- EXERCISE DETAILS
Decide whether each statement agrees with the text on the 1995 Catalan regional election below. Answer yes or no for each, and quote the deciding words of the text. (a) The election took place on 19 November 1995. (b) The Parliament of Catalonia had two chambers. (c) The latest possible date for election day was 15 March 1996.

- TEXT PROVIDED
======
All 135 seats in the Parliament of Catalonia 68 seats needed for a majority
- Opinion polls
- Registered: 5,079,981 ▲5.0%
- Turnout: 3,232,959 (63.6%) ▲8.7 pp
|  | First party | Second party | Third party |
| Leader | Jordi Pujol | Joaquim Nadal | Alejo Vidal-Quadras |
| Party | CiU | PSC–PSOE | PP |
| Leader since | 17 November 1974 | 22 July 1995 | 9 January 1991 |
| Leader's seat | Barcelona | Barcelona | Barcelona |
| Last election | 70 seats, 46.2% | 40 seats, 27.5% | 7 seats, 6.0% |
| Seats won | 60 | 34 | 17 |
| Seat change | −10 | −6 | +10 |
| Popular vote | 1,320,071 | 802,252 | 421,752 |
| Percentage | 40.9% | 24.9% | 13.1% |
| Swing | −5.3 pp | −2.6 pp | +7.1 pp |
|  | Fourth party | Fifth party |
| Leader | Àngel Colom | Rafael Ribó |
| Party | ERC | IC–EV |
| Leader since | 19 November 1989 | 23 February 1987 |
| Leader's seat | Barcelona | Barcelona |
| Last election | 11 seats, 8.0% | 7 seats, 7.7% |
| Seats won | 13 | 11 |
| Seat change | +2 | +4 |
| Popular vote | 305,867 | 313,092 |
| Percentage | 9.5% | 9.7% |
| Swing | +1.5 pp | +2.0 pp |
| President before election Jordi Pujol CDC (CiU) | President after election Jordi Pujol CDC (CiU) |

= 1995 Catalan regional election =

Election in the Spanish region of Catalonia

A regional election was held in Catalonia on 19 November 1995 to elect the 5th Parliament of the autonomous community. All 135 seats in the Parliament were up for election.

==Overview==
Under the 1979 Statute of Autonomy, the Parliament of Catalonia was the unicameral legislature of the homonymous autonomous community, having legislative power in devolved matters, as well as the ability to grant or withdraw confidence from a regional president. The electoral and procedural rules were supplemented by national law provisions.

===Date===
The term of the Parliament of Catalonia expired four years after the date of its previous election, unless it was dissolved earlier. The election was required to be called no later than 15 days before the scheduled expiration date of parliament, with election day taking place within 60 days from the call. The previous election was held on 15 March 1992, which meant that the chamber's term would have expired on 15 March 1996. The election was required to be called no later than 29 February 1996, setting the latest possible date for election day on 29 April 1996.

The regional president had the prerogative to dissolve the Parliament of Catalonia at any given time and call a snap election, provided that no motion of no confidence was in process and that dissolution did not occur before one year after a previous one under this procedure. In the event of an investiture process failing to elect a regional president within a two-month period from the first ballot, the Parliament was to be automatically dissolved and a fresh election called.
======
- RECORDS SHOWN
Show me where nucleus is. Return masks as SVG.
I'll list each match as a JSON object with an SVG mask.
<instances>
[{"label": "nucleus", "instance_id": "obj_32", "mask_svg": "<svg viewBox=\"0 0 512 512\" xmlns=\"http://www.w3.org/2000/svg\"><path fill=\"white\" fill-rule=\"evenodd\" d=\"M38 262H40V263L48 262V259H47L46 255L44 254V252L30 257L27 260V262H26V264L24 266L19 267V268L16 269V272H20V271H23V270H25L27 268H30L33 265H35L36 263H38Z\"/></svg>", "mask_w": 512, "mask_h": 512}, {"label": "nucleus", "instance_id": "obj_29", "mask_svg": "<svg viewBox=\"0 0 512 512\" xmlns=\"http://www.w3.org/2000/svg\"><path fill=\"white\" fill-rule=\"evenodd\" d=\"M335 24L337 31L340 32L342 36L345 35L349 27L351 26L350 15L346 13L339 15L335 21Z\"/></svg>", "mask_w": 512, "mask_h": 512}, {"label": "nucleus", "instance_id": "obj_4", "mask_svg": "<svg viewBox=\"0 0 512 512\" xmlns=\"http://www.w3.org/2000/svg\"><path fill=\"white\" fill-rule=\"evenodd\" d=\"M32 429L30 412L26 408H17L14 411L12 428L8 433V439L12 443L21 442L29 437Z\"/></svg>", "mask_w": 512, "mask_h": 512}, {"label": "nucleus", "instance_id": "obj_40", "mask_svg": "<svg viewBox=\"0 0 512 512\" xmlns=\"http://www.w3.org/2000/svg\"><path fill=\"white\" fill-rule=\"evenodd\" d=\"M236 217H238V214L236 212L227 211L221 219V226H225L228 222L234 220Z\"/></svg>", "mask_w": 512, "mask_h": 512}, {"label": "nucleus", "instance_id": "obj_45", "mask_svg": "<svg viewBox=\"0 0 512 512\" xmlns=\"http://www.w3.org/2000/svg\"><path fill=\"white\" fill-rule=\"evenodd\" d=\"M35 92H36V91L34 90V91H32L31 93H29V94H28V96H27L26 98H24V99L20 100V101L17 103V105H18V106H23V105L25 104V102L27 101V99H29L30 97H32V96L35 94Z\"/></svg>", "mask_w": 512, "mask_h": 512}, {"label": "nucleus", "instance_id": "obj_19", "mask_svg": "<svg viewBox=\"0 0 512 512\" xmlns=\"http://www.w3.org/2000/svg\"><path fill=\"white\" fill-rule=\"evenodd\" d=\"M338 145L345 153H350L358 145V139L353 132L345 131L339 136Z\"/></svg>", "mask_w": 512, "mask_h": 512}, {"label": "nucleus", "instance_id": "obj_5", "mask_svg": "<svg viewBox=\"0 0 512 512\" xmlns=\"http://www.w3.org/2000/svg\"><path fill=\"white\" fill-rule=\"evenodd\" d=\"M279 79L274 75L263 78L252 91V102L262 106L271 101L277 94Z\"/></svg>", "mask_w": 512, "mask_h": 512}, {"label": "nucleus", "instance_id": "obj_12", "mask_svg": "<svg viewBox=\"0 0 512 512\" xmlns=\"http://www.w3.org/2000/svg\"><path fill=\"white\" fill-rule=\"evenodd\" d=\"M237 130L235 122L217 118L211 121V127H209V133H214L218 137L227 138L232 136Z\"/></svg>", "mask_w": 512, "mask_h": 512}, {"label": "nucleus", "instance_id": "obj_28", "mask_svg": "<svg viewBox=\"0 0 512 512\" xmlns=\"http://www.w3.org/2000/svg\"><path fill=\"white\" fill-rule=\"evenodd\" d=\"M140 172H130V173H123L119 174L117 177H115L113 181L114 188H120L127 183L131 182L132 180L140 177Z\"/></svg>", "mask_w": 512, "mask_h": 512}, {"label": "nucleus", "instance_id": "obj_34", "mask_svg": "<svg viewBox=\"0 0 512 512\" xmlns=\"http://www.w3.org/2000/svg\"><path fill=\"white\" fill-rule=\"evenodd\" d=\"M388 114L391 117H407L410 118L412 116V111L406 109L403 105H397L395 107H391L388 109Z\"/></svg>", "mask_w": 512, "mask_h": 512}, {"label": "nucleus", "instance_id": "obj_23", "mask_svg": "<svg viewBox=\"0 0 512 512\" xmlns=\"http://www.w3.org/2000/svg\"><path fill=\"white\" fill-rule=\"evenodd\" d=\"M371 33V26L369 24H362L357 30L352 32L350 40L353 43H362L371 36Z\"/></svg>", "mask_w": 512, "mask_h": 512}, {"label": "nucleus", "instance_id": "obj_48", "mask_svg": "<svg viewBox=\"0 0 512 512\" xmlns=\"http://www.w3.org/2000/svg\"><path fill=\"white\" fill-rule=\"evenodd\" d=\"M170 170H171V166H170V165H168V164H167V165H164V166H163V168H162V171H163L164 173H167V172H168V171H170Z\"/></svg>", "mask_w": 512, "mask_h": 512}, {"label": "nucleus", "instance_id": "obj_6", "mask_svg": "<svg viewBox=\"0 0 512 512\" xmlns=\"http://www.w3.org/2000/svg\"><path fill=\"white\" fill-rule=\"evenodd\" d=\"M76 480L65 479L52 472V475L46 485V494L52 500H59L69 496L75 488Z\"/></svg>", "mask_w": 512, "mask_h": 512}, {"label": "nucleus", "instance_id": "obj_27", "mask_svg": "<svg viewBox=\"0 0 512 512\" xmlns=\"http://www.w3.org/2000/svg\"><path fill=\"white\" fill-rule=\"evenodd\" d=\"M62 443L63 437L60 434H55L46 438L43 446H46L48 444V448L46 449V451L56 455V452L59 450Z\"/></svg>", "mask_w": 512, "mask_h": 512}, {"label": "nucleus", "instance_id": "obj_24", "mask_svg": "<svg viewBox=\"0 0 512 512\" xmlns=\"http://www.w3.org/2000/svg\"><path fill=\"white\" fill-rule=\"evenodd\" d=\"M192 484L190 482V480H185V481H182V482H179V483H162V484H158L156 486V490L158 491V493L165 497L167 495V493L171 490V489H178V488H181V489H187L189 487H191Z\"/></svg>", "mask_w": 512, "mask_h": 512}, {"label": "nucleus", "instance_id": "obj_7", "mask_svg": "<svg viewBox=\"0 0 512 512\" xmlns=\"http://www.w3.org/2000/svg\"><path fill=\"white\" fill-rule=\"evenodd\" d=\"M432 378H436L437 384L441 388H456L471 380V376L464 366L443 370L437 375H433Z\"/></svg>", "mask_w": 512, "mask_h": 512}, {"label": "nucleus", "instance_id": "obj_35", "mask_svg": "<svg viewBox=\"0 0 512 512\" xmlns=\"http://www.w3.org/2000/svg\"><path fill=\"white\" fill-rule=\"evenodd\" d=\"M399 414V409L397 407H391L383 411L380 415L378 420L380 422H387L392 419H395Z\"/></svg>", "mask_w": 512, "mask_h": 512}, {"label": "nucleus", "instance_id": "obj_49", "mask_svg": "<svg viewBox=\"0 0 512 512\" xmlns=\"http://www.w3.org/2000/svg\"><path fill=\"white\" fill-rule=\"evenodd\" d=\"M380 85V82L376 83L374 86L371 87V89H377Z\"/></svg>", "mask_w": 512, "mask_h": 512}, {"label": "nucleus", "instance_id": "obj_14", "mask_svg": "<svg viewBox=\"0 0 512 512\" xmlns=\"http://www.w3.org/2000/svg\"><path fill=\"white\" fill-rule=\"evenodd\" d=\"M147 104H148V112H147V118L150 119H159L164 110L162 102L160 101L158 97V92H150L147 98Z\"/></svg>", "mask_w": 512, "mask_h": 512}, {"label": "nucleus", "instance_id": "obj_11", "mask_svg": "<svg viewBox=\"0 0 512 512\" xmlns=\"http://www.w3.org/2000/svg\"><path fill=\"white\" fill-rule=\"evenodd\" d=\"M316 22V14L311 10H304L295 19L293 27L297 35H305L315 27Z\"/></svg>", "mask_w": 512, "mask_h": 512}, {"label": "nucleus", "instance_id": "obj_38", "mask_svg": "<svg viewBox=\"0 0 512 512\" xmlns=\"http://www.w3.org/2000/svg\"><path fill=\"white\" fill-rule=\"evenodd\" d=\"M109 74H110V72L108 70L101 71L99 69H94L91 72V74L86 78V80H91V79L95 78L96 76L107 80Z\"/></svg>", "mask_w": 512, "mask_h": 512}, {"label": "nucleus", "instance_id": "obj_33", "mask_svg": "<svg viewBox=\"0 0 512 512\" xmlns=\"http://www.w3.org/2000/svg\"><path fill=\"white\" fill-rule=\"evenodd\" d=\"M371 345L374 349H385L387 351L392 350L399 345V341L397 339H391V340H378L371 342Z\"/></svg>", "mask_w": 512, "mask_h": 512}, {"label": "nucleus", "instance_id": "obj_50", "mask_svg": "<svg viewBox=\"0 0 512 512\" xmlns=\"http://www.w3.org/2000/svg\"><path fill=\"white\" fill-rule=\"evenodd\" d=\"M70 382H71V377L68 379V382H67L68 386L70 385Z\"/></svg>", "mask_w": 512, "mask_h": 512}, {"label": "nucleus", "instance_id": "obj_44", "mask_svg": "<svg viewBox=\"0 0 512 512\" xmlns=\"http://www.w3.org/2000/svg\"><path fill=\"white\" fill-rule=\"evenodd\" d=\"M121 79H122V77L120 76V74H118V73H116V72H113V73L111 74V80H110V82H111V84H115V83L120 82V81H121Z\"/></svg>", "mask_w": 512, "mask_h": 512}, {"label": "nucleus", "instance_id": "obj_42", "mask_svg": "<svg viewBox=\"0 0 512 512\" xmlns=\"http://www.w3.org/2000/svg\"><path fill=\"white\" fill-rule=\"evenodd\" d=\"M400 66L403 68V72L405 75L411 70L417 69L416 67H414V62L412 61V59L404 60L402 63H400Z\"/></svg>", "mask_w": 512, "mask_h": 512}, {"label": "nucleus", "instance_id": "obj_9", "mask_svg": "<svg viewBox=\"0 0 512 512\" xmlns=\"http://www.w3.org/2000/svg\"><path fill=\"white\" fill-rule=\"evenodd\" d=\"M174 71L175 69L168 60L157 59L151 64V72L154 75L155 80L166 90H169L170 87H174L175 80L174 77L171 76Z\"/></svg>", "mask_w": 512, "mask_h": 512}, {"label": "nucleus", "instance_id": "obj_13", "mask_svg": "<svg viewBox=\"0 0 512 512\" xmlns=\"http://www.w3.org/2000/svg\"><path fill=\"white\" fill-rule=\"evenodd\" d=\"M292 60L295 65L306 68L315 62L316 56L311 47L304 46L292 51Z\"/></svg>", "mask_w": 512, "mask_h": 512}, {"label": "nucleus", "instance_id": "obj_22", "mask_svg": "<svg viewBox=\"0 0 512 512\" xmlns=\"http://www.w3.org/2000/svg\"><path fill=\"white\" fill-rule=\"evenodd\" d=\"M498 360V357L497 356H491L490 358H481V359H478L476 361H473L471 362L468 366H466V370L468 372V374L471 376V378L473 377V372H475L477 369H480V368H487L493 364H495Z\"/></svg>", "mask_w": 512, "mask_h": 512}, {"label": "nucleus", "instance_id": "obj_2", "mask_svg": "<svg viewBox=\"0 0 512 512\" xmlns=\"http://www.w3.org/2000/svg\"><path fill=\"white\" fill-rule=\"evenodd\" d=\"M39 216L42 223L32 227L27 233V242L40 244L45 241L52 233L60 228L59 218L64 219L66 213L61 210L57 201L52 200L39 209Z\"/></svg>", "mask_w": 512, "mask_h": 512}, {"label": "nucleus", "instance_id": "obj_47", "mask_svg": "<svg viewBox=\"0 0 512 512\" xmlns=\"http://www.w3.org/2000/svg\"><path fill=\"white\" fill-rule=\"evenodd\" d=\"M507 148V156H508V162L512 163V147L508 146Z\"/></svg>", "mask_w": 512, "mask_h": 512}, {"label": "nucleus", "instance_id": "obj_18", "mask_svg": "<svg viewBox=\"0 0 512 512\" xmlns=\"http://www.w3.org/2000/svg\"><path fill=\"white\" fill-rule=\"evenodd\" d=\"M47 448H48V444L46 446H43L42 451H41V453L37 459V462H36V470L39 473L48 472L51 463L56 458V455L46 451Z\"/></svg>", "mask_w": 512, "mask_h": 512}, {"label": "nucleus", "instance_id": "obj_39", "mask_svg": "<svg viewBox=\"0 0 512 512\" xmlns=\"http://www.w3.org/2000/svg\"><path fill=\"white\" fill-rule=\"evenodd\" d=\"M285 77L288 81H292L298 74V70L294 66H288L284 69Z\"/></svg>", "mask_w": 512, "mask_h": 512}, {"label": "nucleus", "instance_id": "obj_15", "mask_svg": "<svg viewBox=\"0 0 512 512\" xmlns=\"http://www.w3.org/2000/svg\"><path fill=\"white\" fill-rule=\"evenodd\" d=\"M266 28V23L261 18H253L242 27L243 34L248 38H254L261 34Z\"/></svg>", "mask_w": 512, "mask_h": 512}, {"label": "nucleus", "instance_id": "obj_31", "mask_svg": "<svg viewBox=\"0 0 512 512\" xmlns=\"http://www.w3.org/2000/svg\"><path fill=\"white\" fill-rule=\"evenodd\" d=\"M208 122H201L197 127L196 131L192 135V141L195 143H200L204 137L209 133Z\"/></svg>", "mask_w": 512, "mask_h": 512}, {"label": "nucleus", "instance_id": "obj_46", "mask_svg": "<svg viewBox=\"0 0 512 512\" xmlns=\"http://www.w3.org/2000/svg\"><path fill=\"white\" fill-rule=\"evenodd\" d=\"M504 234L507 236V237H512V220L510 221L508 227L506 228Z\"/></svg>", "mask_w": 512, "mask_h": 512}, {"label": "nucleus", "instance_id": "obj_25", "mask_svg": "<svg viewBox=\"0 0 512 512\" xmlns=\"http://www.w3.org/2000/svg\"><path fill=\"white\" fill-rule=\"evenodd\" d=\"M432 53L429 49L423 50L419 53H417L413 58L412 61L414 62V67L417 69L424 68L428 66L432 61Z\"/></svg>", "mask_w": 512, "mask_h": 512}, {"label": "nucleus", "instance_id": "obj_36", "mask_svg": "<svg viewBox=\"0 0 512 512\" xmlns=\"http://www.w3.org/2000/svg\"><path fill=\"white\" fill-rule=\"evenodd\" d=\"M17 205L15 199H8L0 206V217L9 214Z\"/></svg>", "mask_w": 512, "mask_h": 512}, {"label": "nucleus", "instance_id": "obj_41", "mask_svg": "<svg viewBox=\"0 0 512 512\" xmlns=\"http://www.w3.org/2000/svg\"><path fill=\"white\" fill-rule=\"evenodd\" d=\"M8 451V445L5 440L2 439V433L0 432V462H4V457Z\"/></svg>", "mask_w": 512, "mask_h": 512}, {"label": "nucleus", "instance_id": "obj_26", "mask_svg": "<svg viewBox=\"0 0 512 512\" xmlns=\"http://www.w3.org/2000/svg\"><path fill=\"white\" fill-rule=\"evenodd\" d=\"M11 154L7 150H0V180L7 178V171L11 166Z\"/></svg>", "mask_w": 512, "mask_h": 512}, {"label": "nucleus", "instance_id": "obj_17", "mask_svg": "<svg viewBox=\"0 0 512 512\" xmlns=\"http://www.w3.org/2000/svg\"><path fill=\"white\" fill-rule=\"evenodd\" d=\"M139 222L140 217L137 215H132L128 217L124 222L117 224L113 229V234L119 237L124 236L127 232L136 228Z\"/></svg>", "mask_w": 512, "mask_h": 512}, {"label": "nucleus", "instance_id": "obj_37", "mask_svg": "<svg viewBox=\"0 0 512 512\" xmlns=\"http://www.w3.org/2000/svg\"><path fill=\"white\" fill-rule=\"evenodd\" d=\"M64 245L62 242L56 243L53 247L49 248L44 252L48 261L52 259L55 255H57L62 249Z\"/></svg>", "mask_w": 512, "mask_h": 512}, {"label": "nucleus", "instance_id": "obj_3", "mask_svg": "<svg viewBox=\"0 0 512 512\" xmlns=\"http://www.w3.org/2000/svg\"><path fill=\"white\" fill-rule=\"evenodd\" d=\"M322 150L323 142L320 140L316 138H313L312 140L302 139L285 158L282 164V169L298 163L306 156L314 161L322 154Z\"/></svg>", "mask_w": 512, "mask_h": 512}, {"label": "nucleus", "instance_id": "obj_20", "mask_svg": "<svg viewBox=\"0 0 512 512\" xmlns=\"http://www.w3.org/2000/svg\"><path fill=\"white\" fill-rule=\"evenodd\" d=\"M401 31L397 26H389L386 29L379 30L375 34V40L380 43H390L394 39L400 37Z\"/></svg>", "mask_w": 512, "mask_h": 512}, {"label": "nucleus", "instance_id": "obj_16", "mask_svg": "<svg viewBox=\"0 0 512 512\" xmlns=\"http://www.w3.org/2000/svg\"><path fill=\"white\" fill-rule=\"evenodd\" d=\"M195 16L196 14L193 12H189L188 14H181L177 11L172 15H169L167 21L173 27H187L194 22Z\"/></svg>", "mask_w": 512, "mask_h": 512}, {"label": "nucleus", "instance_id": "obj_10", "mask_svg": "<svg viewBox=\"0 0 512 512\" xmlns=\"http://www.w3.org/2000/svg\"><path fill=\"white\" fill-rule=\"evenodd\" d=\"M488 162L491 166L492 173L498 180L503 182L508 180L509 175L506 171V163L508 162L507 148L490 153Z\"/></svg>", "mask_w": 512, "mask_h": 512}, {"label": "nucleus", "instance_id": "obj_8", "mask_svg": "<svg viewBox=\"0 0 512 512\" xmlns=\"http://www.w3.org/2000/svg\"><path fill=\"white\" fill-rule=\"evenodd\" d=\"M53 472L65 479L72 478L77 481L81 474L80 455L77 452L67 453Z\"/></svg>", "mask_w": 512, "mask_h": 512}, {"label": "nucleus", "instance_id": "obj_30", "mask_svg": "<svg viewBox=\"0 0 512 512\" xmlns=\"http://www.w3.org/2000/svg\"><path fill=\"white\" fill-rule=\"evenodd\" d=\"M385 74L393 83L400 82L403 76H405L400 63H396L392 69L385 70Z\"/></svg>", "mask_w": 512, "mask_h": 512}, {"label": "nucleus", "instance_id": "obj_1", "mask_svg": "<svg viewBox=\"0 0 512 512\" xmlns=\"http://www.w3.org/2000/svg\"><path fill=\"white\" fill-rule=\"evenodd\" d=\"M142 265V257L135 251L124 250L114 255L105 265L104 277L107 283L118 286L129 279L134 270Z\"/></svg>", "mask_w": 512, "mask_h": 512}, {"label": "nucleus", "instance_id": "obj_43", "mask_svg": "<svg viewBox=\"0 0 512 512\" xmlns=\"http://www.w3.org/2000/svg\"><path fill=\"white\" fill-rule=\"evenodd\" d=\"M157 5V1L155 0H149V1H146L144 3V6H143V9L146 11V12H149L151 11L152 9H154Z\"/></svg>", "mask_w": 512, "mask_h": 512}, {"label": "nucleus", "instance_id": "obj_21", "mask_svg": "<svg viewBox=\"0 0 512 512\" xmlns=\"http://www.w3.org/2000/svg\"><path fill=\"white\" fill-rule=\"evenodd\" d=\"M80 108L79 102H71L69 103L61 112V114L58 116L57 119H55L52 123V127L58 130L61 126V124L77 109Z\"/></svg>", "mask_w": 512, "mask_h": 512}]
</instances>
======
- WRITTEN ANSWER
(a) Yes: "A regional election was held in Catalonia on 19 November 1995"
(b) No: "the Parliament of Catalonia was the unicameral legislature"
(c) No: "setting the latest possible date for election day on 29 April 1996"